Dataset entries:
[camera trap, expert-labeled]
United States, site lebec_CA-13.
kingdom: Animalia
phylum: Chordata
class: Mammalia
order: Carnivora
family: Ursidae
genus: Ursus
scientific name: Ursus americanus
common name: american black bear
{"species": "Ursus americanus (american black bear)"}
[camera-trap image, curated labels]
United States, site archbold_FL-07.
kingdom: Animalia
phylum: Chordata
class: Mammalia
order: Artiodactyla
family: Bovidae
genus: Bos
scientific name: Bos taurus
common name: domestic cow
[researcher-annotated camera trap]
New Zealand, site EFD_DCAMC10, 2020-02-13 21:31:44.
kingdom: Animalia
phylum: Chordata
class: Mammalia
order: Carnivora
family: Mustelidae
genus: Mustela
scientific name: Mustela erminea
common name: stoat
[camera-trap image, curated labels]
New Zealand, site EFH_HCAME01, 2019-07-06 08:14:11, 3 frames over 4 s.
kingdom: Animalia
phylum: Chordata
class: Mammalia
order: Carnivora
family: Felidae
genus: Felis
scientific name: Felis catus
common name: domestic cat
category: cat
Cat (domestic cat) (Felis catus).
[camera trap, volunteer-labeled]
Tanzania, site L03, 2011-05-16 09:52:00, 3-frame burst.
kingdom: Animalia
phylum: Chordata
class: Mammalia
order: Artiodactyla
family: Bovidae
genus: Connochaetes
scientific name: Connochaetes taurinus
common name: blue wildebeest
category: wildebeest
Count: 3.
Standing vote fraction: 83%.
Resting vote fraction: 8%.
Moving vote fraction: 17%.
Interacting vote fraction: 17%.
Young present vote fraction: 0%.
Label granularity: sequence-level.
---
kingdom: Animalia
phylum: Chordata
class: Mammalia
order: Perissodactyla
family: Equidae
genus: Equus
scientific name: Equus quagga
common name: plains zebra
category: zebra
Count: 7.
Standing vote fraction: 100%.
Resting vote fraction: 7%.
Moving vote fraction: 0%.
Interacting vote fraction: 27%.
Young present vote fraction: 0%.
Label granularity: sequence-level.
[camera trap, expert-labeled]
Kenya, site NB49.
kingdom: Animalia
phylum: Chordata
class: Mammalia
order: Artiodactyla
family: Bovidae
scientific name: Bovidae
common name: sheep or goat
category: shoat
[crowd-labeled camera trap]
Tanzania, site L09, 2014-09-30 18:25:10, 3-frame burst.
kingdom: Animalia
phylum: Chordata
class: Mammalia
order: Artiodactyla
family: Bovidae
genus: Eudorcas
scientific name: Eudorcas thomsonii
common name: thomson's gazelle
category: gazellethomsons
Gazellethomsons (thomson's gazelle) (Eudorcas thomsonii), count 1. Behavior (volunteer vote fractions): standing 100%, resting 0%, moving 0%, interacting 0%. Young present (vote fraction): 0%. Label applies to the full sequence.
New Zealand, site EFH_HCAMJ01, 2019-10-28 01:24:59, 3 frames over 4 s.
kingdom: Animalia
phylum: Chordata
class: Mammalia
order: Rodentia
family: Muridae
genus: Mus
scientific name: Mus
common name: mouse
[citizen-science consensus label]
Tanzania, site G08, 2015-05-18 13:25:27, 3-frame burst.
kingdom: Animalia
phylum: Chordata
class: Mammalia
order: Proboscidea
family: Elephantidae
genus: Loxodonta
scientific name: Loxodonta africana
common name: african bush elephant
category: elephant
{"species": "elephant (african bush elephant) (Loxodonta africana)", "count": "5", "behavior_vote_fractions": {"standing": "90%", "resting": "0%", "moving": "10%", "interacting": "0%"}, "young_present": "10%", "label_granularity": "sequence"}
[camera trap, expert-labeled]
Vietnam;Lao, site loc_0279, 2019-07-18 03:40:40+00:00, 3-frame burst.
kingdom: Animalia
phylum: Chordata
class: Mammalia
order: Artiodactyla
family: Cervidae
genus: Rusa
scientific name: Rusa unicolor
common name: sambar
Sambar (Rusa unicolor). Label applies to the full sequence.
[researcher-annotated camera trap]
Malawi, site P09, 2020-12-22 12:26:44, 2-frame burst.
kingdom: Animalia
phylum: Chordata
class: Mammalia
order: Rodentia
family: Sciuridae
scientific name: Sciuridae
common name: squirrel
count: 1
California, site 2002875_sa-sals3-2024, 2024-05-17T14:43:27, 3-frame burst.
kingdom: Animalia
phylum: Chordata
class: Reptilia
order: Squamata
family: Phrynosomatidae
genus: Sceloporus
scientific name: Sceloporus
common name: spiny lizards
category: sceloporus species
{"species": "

__Problem requirements__: Write out each line exactly, as it is shown above.

__Completed task__:
[camera trap, expert-labeled]
United States, site lebec_CA-13.
kingdom: Animalia
phylum: Chordata
class: Mammalia
order: Carnivora
family: Ursidae
genus: Ursus
scientific name: Ursus americanus
common name: american black bear
{"species": "Ursus americanus (american black bear)"}
[camera-trap image, curated labels]
United States, site archbold_FL-07.
kingdom: Animalia
phylum: Chordata
class: Mammalia
order: Artiodactyla
family: Bovidae
genus: Bos
scientific name: Bos taurus
common name: domestic cow
[researcher-annotated camera trap]
New Zealand, site EFD_DCAMC10, 2020-02-13 21:31:44.
kingdom: Animalia
phylum: Chordata
class: Mammalia
order: Carnivora
family: Mustelidae
genus: Mustela
scientific name: Mustela erminea
common name: stoat
[camera-trap image, curated labels]
New Zealand, site EFH_HCAME01, 2019-07-06 08:14:11, 3 frames over 4 s.
kingdom: Animalia
phylum: Chordata
class: Mammalia
order: Carnivora
family: Felidae
genus: Felis
scientific name: Felis catus
common name: domestic cat
category: cat
Cat (domestic cat) (Felis catus).
[camera trap, volunteer-labeled]
Tanzania, site L03, 2011-05-16 09:52:00, 3-frame burst.
kingdom: Animalia
phylum: Chordata
class: Mammalia
order: Artiodactyla
family: Bovidae
genus: Connochaetes
scientific name: Connochaetes taurinus
common name: blue wildebeest
category: wildebeest
Count: 3.
Standing vote fraction: 83%.
Resting vote fraction: 8%.
Moving vote fraction: 17%.
Interacting vote fraction: 17%.
Young present vote fraction: 0%.
Label granularity: sequence-level.
---
kingdom: Animalia
phylum: Chordata
class: Mammalia
order: Perissodactyla
family: Equidae
genus: Equus
scientific name: Equus quagga
common name: plains zebra
category: zebra
Count: 7.
Standing vote fraction: 100%.
Resting vote fraction: 7%.
Moving vote fraction: 0%.
Interacting vote fraction: 27%.
Young present vote fraction: 0%.
Label granularity: sequence-level.
[camera trap, expert-labeled]
Kenya, site NB49.
kingdom: Animalia
phylum: Chordata
class: Mammalia
order: Artiodactyla
family: Bovidae
scientific name: Bovidae
common name: sheep or goat
category: shoat
[crowd-labeled camera trap]
Tanzania, site L09, 2014-09-30 18:25:10, 3-frame burst.
kingdom: Animalia
phylum: Chordata
class: Mammalia
order: Artiodactyla
family: Bovidae
genus: Eudorcas
scientific name: Eudorcas thomsonii
common name: thomson's gazelle
category: gazellethomsons
Gazellethomsons (thomson's gazelle) (Eudorcas thomsonii), count 1. Behavior (volunteer vote fractions): standing 100%, resting 0%, moving 0%, interacting 0%. Young present (vote fraction): 0%. Label applies to the full sequence.
New Zealand, site EFH_HCAMJ01, 2019-10-28 01:24:59, 3 frames over 4 s.
kingdom: Animalia
phylum: Chordata
class: Mammalia
order: Rodentia
family: Muridae
genus: Mus
scientific name: Mus
common name: mouse
[citizen-science consensus label]
Tanzania, site G08, 2015-05-18 13:25:27, 3-frame burst.
kingdom: Animalia
phylum: Chordata
class: Mammalia
order: Proboscidea
family: Elephantidae
genus: Loxodonta
scientific name: Loxodonta africana
common name: african bush elephant
category: elephant
{"species": "elephant (african bush elephant) (Loxodonta africana)", "count": "5", "behavior_vote_fractions": {"standing": "90%", "resting": "0%", "moving": "10%", "interacting": "0%"}, "young_present": "10%", "label_granularity": "sequence"}
[camera trap, expert-labeled]
Vietnam;Lao, site loc_0279, 2019-07-18 03:40:40+00:00, 3-frame burst.
kingdom: Animalia
phylum: Chordata
class: Mammalia
order: Artiodactyla
family: Cervidae
genus: Rusa
scientific name: Rusa unicolor
common name: sambar
Sambar (Rusa unicolor). Label applies to the full sequence.
[researcher-annotated camera trap]
Malawi, site P09, 2020-12-22 12:26:44, 2-frame burst.
kingdom: Animalia
phylum: Chordata
class: Mammalia
order: Rodentia
family: Sciuridae
scientific name: Sciuridae
common name: squirrel
count: 1
California, site 2002875_sa-sals3-2024, 2024-05-17T14:43:27, 3-frame burst.
kingdom: Animalia
phylum: Chordata
class: Reptilia
order: Squamata
family: Phrynosomatidae
genus: Sceloporus
scientific name: Sceloporus
common name: spiny lizards
category: sceloporus species
{"species": "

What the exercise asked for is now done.